As described in Science, recent research demonstrates that Earth’s tectonic activity fluctuated significantly in the past because the subduction zones shut down (as a result of continental plates coming into contact). In particular, the time period when the Rodinia “supercontinent” formed corresponds to a dramatic decrease in subduction. (On a side note, when subduction reinitiated leading to the break-up of Rodinia, Earth experienced a glaciation which covered almost the entire globe.) Most of the current subduction zones reside in the Pacific Ocean. Consequently, the closing of the Pacific basin in roughly 350 million years will bring another period of tectonic inactivity.
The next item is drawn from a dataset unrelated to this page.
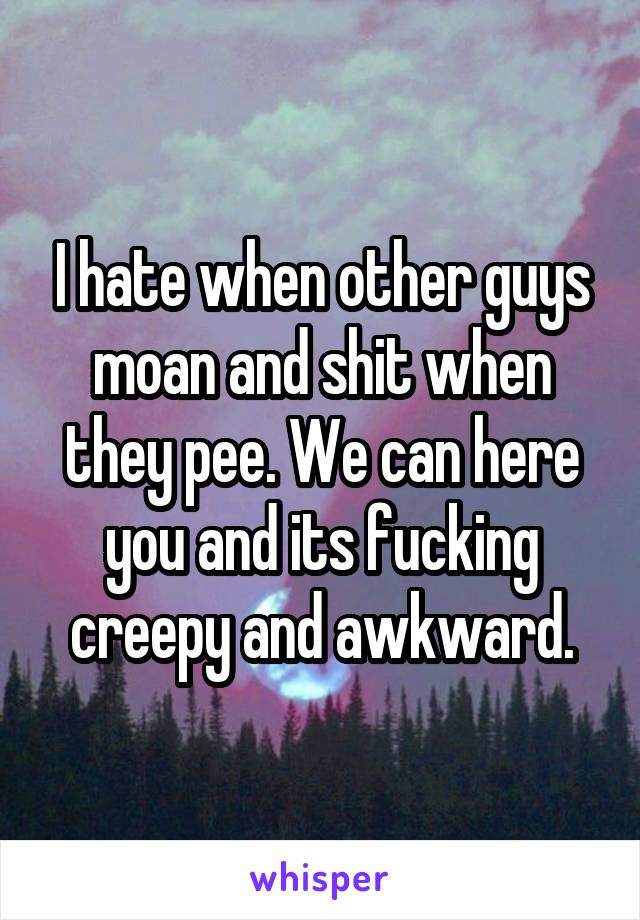 I hate when other guys moan and shit when they pee. We can here you and its fucking creepy and awkward.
As continental plates collide, subduction inevitably terminates. However, such a process does not necessarily lead to subduction initiating somewhere else. For example, the Indian and African continents collided with Eurasia 35-50 million years ago, shutting down a subduction zone (this collision caused the formation and continued growth of the Himalayas—home to Mount Everest). Yet since the collision, no new subduction zones have formed in the region nor does it appear that any will.

Most scientists assumed that plate tectonics operated slowly and continuously over the bulk of Earth’s history. But new scientific results argue for an “on-again/off-again” tectonic past. Because of the importance of subduction initiation for plate tectonics activity, RTB’s creation model predicts that scientists will find substantial fine-tuning as they better understand this critical process.
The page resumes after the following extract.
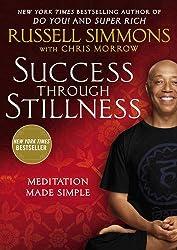 Success Through Stillness: Meditation Made Simple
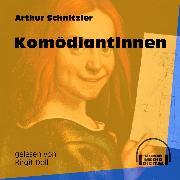 Cover-Bild zu Komödiantinnen (Ungekürzt) (Audio Download) von Schnitzler, Arthur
(As an added bonus, a more sporadic nature of Earth’s plate tectonic activity also solves another long-standing geological problem. Scientists measure the tectonic activity and the rate at which heat escapes from Earth today. Extrapolating those two quantities just two billion years in the past leads to an unacceptably high interior temperature for Earth. However, if tectonic activity experienced periods of stagnation, heat would escape more slowly in the past compared to extrapolations from the measured values assuming continuous plate tectonics. Extrapolations incorporating intermittent tectonic activity give reasonable temperatures all the way back to Earth’s formation.)

Going back to the plane analogy, sustaining flight necessitates a high degree of fine-tuning on the part of the pilots and the engineers of the aircraft. Air travel requires an even greater amount of fine-tuning because planes must take off and land—without a successful takeoff, no one can go home for the holidays. Similarly, without subduction initiation the life-essential process of plate tectonics would never take off on Earth.